Equity markets traded slightly in the red during today's trading session as economic data showed rather mixed results and as an S&P downgrade of euro zone nations loomed large.

According to the commerce department, the U.S. trade deficit widened 10.4 percent in November to the highest level since June as companies imported more expensive foreign oil. Imports accelerated by the most since May, rising 1.3 percent to $226 billion, while exports declined 0.9 percent to $178 billion. Clearly, the repercussions of the European debt crisis and the slower growth in China are coming together to reduce American exports. At the same time, our strong thirst for oil accompanied by higher prices served to lift imports here in the U.S. Perhaps although it is encouraging to see that demand from within the U.S. is strong; boosting the need of supplies, material, car parts, and capital goods; it is not encouraging that companies are buying these products from abroad more than from home. On a more encouraging note, the trade deficit with China was slimmer, narrowing to $26.9 billion as U.S. exports to China rose to $9.9 billion, the highest in nearly a year.

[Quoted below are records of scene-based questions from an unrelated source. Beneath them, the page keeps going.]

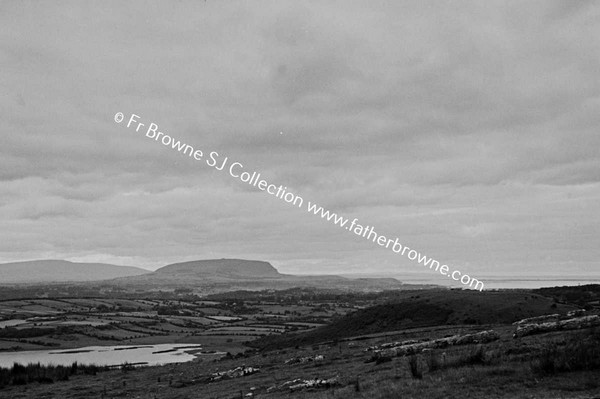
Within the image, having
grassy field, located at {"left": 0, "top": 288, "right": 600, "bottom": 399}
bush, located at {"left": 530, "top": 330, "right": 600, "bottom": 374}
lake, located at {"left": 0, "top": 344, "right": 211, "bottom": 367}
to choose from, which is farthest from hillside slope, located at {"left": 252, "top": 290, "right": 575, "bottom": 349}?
bush, located at {"left": 530, "top": 330, "right": 600, "bottom": 374}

Also, here at home, the University of Michigan Consumer Sentiment January result landed at 74.0, which was higher than the Street's expectation of 71.2, increasing from the 69.9 reached last month, representing the fifth consecutive month-to-month increase, and standing at the highest level since May 2011. It is apparent that consumers, despite the still rough economic condition, are becoming encouraged by the recent decrease in gasoline prices and by the continuing upticks in employment. The recent gains in equity markets are also serving to fuel confidence as consumer's perceived wealth improves. Clearly, the uptrend in consumer sentiment is very encouraging, but all is still not well. The economy is still shaky, and at the moment there is still the risk associated with the possibility of not extending the payroll tax holiday for the full year (this has been extended for the first 2 months of 2012). If this tax cut is not extended, all bets are off, and the economy can easily make a turn for the worse.

At the moment, while it is not official, the S&P ratings agency is likely to downgrade a number of European nations including France and Austria. French finance minister Francois Baroin confirmed that the S&P downgraded France's treasured triple-A credit rating by one notch, to double-A-plus, but insisted the move was not a catastrophe and that the government remained committed to overhauling the country's economy. As far as other downgrades are concern, the verdict is still not out yet. This is added pressure to equity markets as the European Saga continues.